Testicular biopsy remains a controversial issue and is used in different ways in the armamentarium urn of the evaluation of the azoospermic man depending on regional resources. In those cases where IVF facilities are available a testicular biopsy can be indicated in men whose FSH level is greater than two times normal for detection of foci of spermatogenesis. In addition, variation exists within the ICSI community. Some urologists feel that biopsy of the testicle when a normal consistency and volume is present even in the presence of an elevated FSH, greater than two times normal, is not necessary and can be performed at the same time as ICSI. Alternatively, establishing the presence of sperm on biopsy before ICSI allows the physician to confidently assure the couple that in all likelihood sperm will be available at the time of the egg harvesting during the procedure. However it should be noted that a significant interval between diagnostic biopsy and sperm retrieval for ICSI may be necessary (4-12 weeks).

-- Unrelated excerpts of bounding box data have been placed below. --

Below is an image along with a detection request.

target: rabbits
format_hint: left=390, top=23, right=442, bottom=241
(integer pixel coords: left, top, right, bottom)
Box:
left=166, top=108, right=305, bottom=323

Where IVF and ICSI are not yet available, testicular biopsy is reserved for men with azoospermia and FSH levels within the normal range or less than two times the upper limit of normal. The objective of the procedure is to rule out obstructive azoospermia versus nonobstructive causes (sertoli cell only, hypospermatogenesis or spermatogenic arrest). In these cases, testicular biopsy performed unilaterally will provide the urologists with information about possibility of reconstruction. The need for bilateral testes biopsies is very limited. Should the testicles be asymmetrical in size, biopsy of the larger testicle is suggested.

TECHNIQUES

Ejaculatory duct resection remains a technique, which is infrequently used by most Canadian Urologists. The fertility literature describes strong evidence that incision or resection of the ejaculatory ducts is in wide spread in centers with great experience in infertility. The need to perform a vasogram was felt to be very limited. Transrectal-ultrasound demonstrating either ejaculatory duct cyst or ejaculatory duct dilatation very often are amenable to incision and resection. Use of simultaneous ultrasound to evaluate the depth of the incision is not uniformly used across Canada, but may be of value. A vasogram at the time of resection using methylene blue or other contrast material is of benefit in some cases. It is important that the urologist performing these procedures be aware of the possibility of complications and side effects secondary to the procedure.

VASOEPIDIDYMOSTOMY

Over the past decade dramatic improvement in the success rate obtained in men with azoospermia secondary to vaso-epididymal obstruction has occurred. Centers with extensive experience have demonstrated superior results with up to 75% of postoperative cases demonstrating sperm. This procedure is now considered as a standard option in reconstructive cases but may require 12-18 months of time for viable sperm to be seen on sperm analyses.